### EXTRACT
──────

The following is a discussion and analysis of our financial condition and results of operations as of and for the periods presented below. The following discussion and analysis should be read in conjunction with the "Consolidated Financial Statements" and notes thereto included elsewhere in this Quarterly Report on Form 10-Q. This section and other parts of this Quarterly Report on Form 10-Q contain forward-looking statements that involve risks and uncertainties that could cause actual results to differ materially from the results expressed or implied by the forward-looking statement. In some cases, forward-looking statements can be identified by words such as "anticipates," "believes," "could," "estimates," "expects," "intends," "may," "plans," "potential," "predicts," "projects," "should," "will," "would" or similar expressions. Such forward-looking statements are based on current expectations, estimates and projections about our industry, and our management’s beliefs and assumptions. Forward-looking statements are not guarantees of future performance and our actual results may differ significantly from the results discussed in the forward-looking statements. Factors that might cause such differences include, but are not limited to, those discussed in Item 1A, "Risk Factors" in our Annual Report on Form 10-K for the year ended December 31, 2017, filed with the Securities and Exchange Commission, or the SEC, on February 27, 2018, or the 2017 10-K, as updated by our subsequent filings with the SEC.

Unless required by law, we expressly undertake no obligation to update publicly any forward-looking statements, whether as a result of new information, future events or otherwise.

Overview

We are the second largest specialty distributor of wallboard and suspended ceiling systems in the United States and Canada. Since our founding in 2011, we have completed more than 30 acquisitions. We have over 170 branches, 3,400 employees and 35,000 SKUs.

We have a national operating model supported by local market expertise and an entrepreneurial, customer centric culture. Our strong national brand and acquisition expertise have established us as the distributor of choice for leading suppliers, and we have over 24,000 customers across a balanced mix of construction-related end markets. We believe that we are able to maintain our local market excellence due to our longstanding customer relationships, dependable service and market-specific product offerings that cater to local market trends and preferences.

Sale of Mechanical Insulation Business

We have entered into a definitive agreement to sell the Disposed Business, which was previously reported as the mechanical insulation segment. The previously reported amounts for the mechanical insulation segment have been reclassified to discontinued operations for all periods presented. The Company’s continuing operations now consist of what was previously reported as the Specialty Building Products segment for all periods presented. See Note 3, Discontinued Operations, to the condensed consolidated financial statements.

──────

### GIVEN REQUEST 1
According to the quarterly report discussion, how many acquisitions has the company completed since its founding in 2011?
### GIVEN REQUEST 2
Resume the quarterly report discussion, starting right after its final sentence about Note 3.
The rows that follow have no connection to the quarterly report discussion.

(Data records)

──────

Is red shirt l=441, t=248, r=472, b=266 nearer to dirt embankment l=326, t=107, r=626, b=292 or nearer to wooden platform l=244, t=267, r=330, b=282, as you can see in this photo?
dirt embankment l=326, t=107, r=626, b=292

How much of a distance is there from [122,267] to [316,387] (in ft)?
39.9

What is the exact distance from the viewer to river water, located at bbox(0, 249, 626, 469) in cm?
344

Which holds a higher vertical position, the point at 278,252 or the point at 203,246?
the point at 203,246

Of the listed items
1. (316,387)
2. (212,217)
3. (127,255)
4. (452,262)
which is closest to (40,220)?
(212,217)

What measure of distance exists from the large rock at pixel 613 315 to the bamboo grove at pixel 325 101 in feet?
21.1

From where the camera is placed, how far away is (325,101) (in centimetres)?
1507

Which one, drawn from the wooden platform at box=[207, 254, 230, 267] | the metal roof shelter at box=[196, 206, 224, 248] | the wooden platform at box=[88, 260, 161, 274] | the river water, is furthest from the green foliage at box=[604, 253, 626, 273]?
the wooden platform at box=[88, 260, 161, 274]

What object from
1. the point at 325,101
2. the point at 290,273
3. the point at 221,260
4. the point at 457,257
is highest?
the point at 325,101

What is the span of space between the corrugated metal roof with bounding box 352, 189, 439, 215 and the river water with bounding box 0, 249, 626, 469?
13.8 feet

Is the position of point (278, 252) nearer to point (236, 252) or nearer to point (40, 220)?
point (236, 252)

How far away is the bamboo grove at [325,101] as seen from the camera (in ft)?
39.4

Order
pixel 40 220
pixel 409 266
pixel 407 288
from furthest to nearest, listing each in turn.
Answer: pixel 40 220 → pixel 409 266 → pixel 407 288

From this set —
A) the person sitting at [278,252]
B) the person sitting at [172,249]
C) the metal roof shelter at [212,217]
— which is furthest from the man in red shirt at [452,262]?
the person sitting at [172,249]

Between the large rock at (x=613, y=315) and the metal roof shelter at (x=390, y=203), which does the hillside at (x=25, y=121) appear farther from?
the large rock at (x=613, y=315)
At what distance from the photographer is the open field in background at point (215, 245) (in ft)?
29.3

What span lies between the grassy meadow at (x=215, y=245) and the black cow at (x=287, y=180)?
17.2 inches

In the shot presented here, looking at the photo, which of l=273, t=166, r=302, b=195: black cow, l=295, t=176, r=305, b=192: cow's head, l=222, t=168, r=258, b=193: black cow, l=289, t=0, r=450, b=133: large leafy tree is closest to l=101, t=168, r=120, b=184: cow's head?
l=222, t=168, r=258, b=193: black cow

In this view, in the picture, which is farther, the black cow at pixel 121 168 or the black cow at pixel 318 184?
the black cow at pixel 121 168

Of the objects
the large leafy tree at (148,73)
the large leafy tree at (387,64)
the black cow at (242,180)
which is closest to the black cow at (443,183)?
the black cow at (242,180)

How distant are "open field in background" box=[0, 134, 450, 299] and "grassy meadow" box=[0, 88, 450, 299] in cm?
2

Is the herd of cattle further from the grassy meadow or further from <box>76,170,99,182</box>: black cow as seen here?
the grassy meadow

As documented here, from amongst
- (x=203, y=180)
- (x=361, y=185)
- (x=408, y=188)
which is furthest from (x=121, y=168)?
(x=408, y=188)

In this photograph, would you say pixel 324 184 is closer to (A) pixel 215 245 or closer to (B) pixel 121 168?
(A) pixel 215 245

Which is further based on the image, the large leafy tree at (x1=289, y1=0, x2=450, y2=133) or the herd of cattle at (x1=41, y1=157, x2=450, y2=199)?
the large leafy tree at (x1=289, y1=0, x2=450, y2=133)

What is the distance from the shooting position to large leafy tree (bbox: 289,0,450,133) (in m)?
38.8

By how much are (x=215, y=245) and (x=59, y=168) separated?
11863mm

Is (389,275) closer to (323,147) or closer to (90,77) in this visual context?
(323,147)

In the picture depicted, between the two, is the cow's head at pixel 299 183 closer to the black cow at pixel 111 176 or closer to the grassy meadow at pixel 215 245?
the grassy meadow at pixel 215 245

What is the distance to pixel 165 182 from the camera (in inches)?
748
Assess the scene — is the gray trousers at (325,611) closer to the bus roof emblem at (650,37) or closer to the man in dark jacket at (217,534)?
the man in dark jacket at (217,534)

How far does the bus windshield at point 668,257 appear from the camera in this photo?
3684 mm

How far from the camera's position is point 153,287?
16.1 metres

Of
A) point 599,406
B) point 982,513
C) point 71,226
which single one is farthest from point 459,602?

──────

### EXPECTED ANSWER 1
More than 30.

### EXPECTED ANSWER 2
Third Quarter Update

Financial Results

We reported net sales of $542.3 million for the three months ended September 30, 2018, an increase of $74.4 million, or 15.9%, compared to the three months ended September 30, 2017, including base business net sales growth of 12.5%. Our gross margin for the three months ended September 30, 2018, was 28.4% compared to 29.0% for the three months ended September 30, 2017, which reflected higher product costs and a change in product mix with a higher contribution from lower gross margin products such as metal framing on a percentage of net sales basis. Selling, general and administrative, or SG&A, expenses as a percentage of net sales was 20.9% for the three months ended September 30, 2018, as compared to 21.9% for the three months ended September 30, 2017. The decrease in SG&A expenses as a percentage of net sales was due to our continued focus on operating efficiencies, cost reduction initiatives and leveraging costs with the increase in net sales. In August 2018, we completed the refinance of our debt, which resulted in a loss of $58.5 million consisting primarily of expensing deferred financing costs, original issuance discounts and a prepayment premium related to the extinguished debt. We reported net loss of $37.6 million and Adjusted EBITDA(1) of $43.7 million for the three months ended September 30, 2018.

 

(1) Adjusted EBITDA is a non-GAAP measure. See the Non-GAAP Financial Information at the end of the Management's Discussion and Analysis of Financial Condition and Results of Operations section for a discussion of how we define and calculate this measure, why we believe it is important and a reconciliation thereof to the most directly comparable GAAP measure.

 

18


 

Acquisitions

We supplement our organic growth strategy with selective acquisitions, and since January 2018 through the date of this filing, we have completed four acquisitions totaling 16 branches. See Note 5, Acquisitions, and Note 16, Subsequent Events, to the condensed consolidated financial statements. We believe that significant opportunities exist to continue to expand our geographic footprint and product offerings by executing additional strategic acquisitions, and we maintain an extensive and active acquisition pipeline. We are typically evaluating several acquisition opportunities at any given time. In executing our acquisition strategy and integrating acquired companies, we focus on the cost savings we can achieve through combined procurement and pricing programs and brand consolidation. The three acquisitions completed from January 1, 2018 to September 30, 2018, contributed $18.5 million to net sales for the three months ended September 30, 2018, and $31.1 million for the nine months ended September 30, 2018.

 

Acquisitions

 

Effective Date of

Acquisition

 

Branch

Locations

 

# of Branches

Acquired

 

Agan

 

October 1, 2018

 

SD, IA

 

3

 

Ciesco

 

August 1, 2018

 

PA, VA

 

 

6

 

ArmCom

 

February 1, 2018

 

MN, ND, SD, NE

 

 

5

 

RM Supply

 

February 1, 2018

 

MO

 

 

2

 

Total

 

 

 

 

 

 

16

 

Factors and Trends Affecting Our Business and Results of Operations

See Item 7, "Management’s Discussion and Analysis of Financial Condition and Results of Operations" in the 2017 10-K for a discussion of the general and specific factors and trends affecting our business and results of operations, which include general economic conditions, new non-residential construction, new residential construction, non-residential repair and remodel construction, volume, costs and pricing programs. There have been no material changes to those factors and trends during the nine months ended September 30, 2018.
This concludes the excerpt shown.